Solving chain of ODE in Julia

Question

I am solving two different ODE whose solutions need to be matched. I am currently doing this by hand, which works great, but I would like to automatise this process. The second ODE takes one of its initial conditions and its initial time from the last values of the first solution. I put a MWE below. Now, I have naively tried to put together the first and second ODEs, as I show in the second code below (giving a StackOverflowError). It seems this is not the way to go, though. Does someone know how to do that?

EDIT: the second code is now the solution

using DifferentialEquations, Plots

# First ODE, which depends on some parameters

function param_dadp!(s2,d,a0,ϕ₀)
    #ϕ₀ = abs(find_time!(s2,d))
    #ϕ₀=2.0
    function def_dadp!(dv,v,p,ϕ)
        s2,d=p
        α = v[1]
        dv[1] = (ϕ*s2*sin(2*d*α)+2*d*sinh(s2*α*ϕ))/(-α*s2*sin(2*d*α)+2*d*cos(2*d*α)+2*d*cosh(s2*α*ϕ))
    end
    condition(v,ϕ,integrator) = (ϕ*s2*sin(2*d*v[1])+2*d*sinh(s2*v[1]*ϕ))/(-v[1]*s2*sin(2*d*v[1])+2*d*cos(2*d*v[1])+2*d*cosh(s2*v[1]*ϕ))==1.0
    affect!(integrator) = terminate!(integrator)
    cb = DiscreteCallback(condition,affect!)
    α₀ = [a0]
    tspan = (0,ϕ₀)
    probdadp = ODEProblem(def_dadp!,α₀,tspan,(s2,d))
    soldadp = solve(probdadp,Tsit5(),callback=cb)
end
plot(param_dadp!(81.0,-0.0009,0.083163,2.0))

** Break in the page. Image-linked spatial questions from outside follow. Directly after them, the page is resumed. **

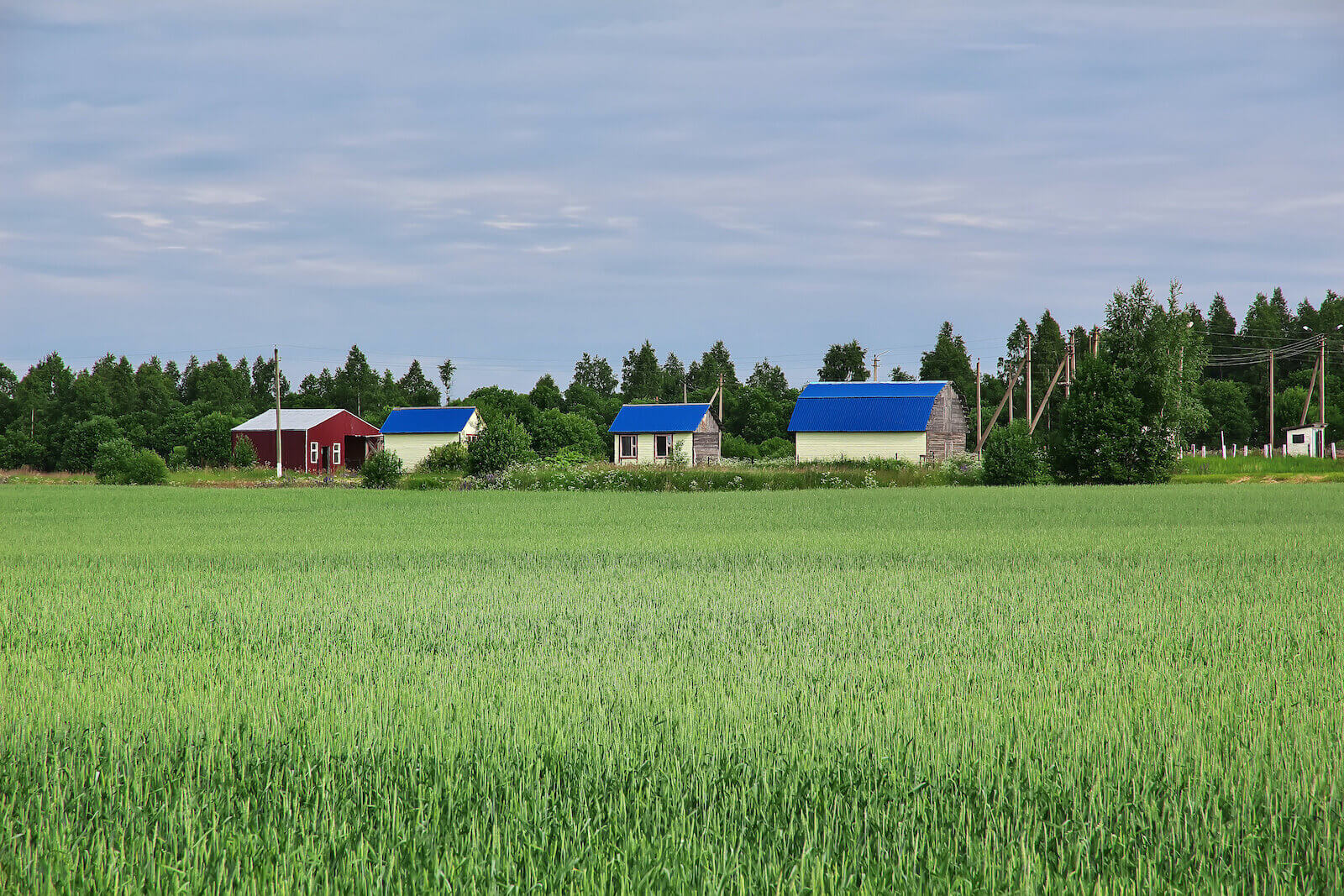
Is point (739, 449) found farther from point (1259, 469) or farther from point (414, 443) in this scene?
point (1259, 469)

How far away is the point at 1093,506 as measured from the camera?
2525 cm

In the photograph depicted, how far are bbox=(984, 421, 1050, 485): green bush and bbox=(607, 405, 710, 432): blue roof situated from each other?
28650mm

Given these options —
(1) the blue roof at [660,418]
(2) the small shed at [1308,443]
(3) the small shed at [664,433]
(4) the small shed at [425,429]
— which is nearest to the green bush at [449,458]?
(3) the small shed at [664,433]

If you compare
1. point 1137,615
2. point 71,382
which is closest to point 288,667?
point 1137,615

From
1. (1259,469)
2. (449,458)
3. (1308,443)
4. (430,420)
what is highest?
(430,420)

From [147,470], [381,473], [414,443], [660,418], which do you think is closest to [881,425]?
[660,418]

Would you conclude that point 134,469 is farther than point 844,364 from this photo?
No

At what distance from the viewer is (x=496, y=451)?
41.9 meters

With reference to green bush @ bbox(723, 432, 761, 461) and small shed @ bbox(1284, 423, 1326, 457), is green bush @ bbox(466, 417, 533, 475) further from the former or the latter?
small shed @ bbox(1284, 423, 1326, 457)

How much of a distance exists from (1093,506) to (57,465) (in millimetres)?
75344

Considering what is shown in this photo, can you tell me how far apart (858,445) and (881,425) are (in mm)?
1779

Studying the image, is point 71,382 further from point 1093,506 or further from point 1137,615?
point 1137,615

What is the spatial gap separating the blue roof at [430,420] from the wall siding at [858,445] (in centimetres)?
2314

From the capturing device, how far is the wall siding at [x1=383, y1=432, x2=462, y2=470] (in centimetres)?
6912
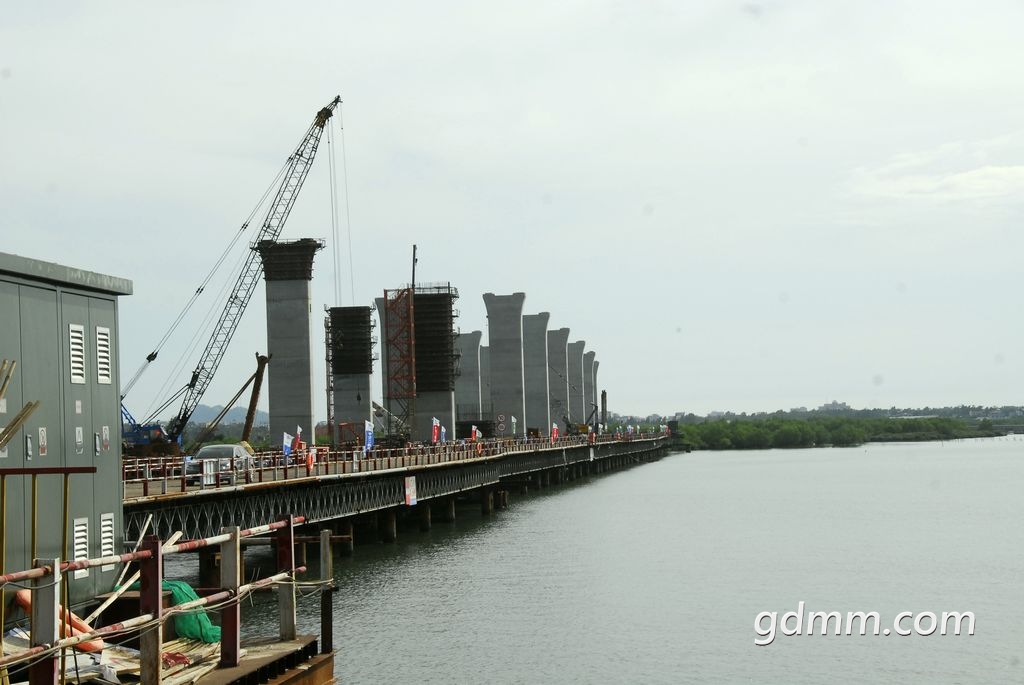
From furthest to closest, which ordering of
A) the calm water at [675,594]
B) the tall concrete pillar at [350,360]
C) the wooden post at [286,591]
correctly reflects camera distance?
the tall concrete pillar at [350,360] < the calm water at [675,594] < the wooden post at [286,591]

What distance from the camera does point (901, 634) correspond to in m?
35.1

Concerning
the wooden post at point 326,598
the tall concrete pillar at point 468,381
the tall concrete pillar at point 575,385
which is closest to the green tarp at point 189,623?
the wooden post at point 326,598

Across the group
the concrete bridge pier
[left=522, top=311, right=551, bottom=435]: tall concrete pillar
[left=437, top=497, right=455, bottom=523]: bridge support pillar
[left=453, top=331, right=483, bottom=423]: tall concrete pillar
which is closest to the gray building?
[left=437, top=497, right=455, bottom=523]: bridge support pillar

# Second ODE, which needs initial α and ϕ from the previous solution
function test!(dv,v,p,ϕ)
    α = v[1]
    dα = v[2]
    dv[1] = dα
    dv[2] = 3*(-dα^9/sqrt(2)+dα^8+dα^7/sqrt(2)-dα^6)
end
init = [1.06,1.0] # Put IC by hand
testspan = (0.75,3.0) # Put initial ϕ by hand
prob = ODEProblem(test!,init,testspan)
sol = solve(prob,Tsit5())
plot!(sol,vars=(0,1),xlims=(0,2))

using DifferentialEquations, Plots

function param_dadp!(s2,d,a0,ϕ₀)
    function def_dadp!(dv,v,p,ϕ)
        s2,d=p
        α = v[1]
        dv[1] = (ϕ*s2*sin(2*d*α)+2*d*sinh(s2*α*ϕ))/(-α*s2*sin(2*d*α)+2*d*cos(2*d*α)+2*d*cosh(s2*α*ϕ))
    end
    condition(v,ϕ,integrator) = (ϕ*s2*sin(2*d*v[1])+2*d*sinh(s2*v[1]*ϕ))/(-v[1]*s2*sin(2*d*v[1])+2*d*cos(2*d*v[1])+2*d*cosh(s2*v[1]*ϕ))==1.0
    affect!(integrator) = terminate!(integrator)
    cb = DiscreteCallback(condition,affect!)
    α₀ = [a0]
    tspan = (0,ϕ₀)
    probdadp = ODEProblem(def_dadp!,α₀,tspan,(s2,d))
    soldadp = solve(probdadp,Tsit5(),callback=cb)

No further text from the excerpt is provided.